Long, Last, Happy: New and Selected Stories is a 2010 collection of short stories by the American author Barry Hannah. It includes a selection of stories from his four earlier collections, Airships (1978), Captain Maximus (1985), Bats Out of Hell (1993), and High Lonesome (1996), along with one early work never published before in volume form and four new stories. It was published in December 2010 by Grove Press, after Hannah's death in March earlier that year.

Contents 
The collection contains 31 stories in total. No editor is credited, and no introduction is provided. "Trek", which had never been published in volume form, first appeared in The Arrowhead, a student publication at Mississippi College, in 1964. Many of the other stories appeared in periodicals before being published in Hannah's earlier collections. 

The four new stories, according to the publisher, are from "the final manuscripts Hannah left behind". A starred review in Publishers Weekly states that the new stories "can be read as a set of interlocking narratives, each presenting a different angle on a series of arson attacks on small churches."

1964-1978: Airships and Before 
 Trek
 Water Liars
 Love Too Long
 Testimony of Pilot
 Coming Close to Donna
 Dragged Fighting from His Tomb
 Midnight and I'm Not Famous Yet
 Knowing He Was Not My Kind Yet I Followed
 Behold the Husband in His Perfect Agony
 Mother Rooney Unscrolls the Hurt

1979-1985: Captain Maximus 
 Getting Ready
 Even Greenland
 Ride, Fly, Penetrate, Loiter
 Fans

1986-1993: Bats Out of Hell  
 High-Water Railers
 Two Things, Dimly, Were Going at Each Other
 Bats Out of Hell Division 
 Evening of the Yarp: A Report by Roonswent Dover
 Mother Mouth
 Rat-Faced Auntie
 Scandale d'estime 
 Hey, Have You Got a Cig, the Time, the News, My Face?

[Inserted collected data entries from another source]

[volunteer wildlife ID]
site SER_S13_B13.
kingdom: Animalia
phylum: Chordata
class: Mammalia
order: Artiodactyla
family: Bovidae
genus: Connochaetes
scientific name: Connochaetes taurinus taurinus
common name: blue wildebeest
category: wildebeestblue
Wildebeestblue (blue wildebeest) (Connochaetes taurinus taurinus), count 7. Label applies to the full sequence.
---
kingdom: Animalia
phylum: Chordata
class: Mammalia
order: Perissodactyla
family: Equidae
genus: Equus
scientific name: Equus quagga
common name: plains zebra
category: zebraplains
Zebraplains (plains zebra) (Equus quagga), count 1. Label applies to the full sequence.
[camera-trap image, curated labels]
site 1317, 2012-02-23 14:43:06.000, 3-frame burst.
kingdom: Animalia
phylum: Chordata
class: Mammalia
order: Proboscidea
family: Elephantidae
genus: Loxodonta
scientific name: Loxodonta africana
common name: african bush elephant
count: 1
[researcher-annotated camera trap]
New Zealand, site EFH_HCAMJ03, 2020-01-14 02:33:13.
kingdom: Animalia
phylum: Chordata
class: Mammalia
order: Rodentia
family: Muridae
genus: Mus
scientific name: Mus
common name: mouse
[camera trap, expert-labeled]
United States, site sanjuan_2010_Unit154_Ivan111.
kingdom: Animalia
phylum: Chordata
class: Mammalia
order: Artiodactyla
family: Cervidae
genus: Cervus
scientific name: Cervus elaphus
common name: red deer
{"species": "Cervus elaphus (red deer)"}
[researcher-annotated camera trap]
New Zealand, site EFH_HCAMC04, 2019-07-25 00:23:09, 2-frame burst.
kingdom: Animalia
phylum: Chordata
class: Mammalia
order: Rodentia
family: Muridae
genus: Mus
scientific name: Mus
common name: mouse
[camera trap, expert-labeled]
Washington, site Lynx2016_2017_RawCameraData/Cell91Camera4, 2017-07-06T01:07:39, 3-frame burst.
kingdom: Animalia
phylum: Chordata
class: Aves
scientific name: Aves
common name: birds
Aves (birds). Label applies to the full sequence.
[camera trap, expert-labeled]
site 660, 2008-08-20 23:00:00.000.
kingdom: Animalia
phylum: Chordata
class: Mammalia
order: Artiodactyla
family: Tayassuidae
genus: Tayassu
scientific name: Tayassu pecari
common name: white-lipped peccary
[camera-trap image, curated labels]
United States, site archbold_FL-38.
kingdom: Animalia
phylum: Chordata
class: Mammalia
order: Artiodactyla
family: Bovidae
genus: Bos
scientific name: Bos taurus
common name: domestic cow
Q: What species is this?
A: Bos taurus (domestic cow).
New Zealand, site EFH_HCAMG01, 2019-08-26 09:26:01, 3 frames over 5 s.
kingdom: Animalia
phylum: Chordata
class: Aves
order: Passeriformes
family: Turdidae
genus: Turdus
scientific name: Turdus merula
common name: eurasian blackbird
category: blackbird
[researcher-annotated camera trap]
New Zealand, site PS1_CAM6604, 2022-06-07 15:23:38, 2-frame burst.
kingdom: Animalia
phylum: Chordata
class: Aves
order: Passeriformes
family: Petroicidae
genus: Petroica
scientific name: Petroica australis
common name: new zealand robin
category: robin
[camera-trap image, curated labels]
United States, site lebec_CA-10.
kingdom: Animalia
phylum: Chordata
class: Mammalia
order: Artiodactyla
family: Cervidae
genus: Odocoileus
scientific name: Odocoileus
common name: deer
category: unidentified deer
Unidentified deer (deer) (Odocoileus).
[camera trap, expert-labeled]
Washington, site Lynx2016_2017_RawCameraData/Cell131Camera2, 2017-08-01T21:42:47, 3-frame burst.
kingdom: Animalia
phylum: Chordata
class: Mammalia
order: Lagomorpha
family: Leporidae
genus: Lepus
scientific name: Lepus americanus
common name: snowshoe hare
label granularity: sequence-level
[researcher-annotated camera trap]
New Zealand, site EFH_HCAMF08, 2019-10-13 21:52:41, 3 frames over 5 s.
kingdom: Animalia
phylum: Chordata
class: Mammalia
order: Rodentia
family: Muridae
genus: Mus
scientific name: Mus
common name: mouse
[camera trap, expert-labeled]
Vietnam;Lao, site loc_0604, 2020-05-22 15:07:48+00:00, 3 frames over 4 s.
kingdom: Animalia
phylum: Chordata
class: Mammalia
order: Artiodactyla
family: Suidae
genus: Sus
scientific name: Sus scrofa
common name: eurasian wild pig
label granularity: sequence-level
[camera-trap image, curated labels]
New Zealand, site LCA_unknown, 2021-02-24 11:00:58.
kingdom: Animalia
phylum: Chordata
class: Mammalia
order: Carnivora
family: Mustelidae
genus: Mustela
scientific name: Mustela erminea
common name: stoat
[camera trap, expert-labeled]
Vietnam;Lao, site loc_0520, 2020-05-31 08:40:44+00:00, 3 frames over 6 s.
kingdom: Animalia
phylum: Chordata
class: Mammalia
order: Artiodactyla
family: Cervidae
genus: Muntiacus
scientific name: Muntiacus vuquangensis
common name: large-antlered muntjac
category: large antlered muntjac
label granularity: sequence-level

1993-1996: High Lonesome  
 Get Some Young 
 A Creature in the Bay of St. Louis 
 Two Gone Over
 Drummer Down
 Uncle High Lonesome

2000s: Long, Last, Happy: New Stories 
 Fire Water
 Sick Soldier at Your Door
 Lastward, Deputy James
 Rangoon Green
 Publisher's Note

Critical reception 

The collection received positive reviews in Publishers Weekly, The New York Times Book Review, The New York Times, The Wall Street Journal, The Los Angeles Times, Slate, and NPR. Reviewers focused on Hannah's ability as a prose stylist, the density and conciseness of his short stories, his influence on other writers, and the effectiveness of the collection in providing an introduction to Hannah's work.